[[ Listed entries, beginning ]]

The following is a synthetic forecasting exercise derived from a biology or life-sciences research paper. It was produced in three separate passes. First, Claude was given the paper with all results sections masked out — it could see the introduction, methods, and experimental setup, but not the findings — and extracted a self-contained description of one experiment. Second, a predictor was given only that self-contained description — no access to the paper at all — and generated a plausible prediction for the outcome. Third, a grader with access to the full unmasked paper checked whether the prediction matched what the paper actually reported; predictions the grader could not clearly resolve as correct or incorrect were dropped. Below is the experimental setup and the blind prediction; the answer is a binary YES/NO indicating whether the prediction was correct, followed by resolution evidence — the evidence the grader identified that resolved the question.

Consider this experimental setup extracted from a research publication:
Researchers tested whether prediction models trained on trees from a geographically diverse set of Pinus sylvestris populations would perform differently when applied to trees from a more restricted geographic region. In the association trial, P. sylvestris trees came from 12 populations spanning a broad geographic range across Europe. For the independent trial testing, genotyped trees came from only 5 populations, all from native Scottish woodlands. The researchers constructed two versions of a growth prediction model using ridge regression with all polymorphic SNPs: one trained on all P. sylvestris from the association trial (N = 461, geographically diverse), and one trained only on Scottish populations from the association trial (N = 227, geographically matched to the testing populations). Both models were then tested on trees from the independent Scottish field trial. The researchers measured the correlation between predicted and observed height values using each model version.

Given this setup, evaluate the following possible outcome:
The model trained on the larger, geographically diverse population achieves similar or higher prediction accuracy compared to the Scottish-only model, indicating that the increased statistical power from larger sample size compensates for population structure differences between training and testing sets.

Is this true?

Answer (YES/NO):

[[ Listed entries, end ]]

Action item | Going through the entries, return every line holding the word "setup".

Response below |
The following is a synthetic forecasting exercise derived from a biology or life-sciences research paper. It was produced in three separate passes. First, Claude was given the paper with all results sections masked out — it could see the introduction, methods, and experimental setup, but not the findings — and extracted a self-contained description of one experiment. Second, a predictor was given only that self-contained description — no access to the paper at all — and generated a plausible prediction for the outcome. Third, a grader with access to the full unmasked paper checked whether the prediction matched what the paper actually reported; predictions the grader could not clearly resolve as correct or incorrect were dropped. Below is the experimental setup and the blind prediction; the answer is a binary YES/NO indicating whether the prediction was correct, followed by resolution evidence — the evidence the grader identified that resolved the question.
Consider this experimental setup extracted from a research publication:
Given this setup, evaluate the following possible outcome:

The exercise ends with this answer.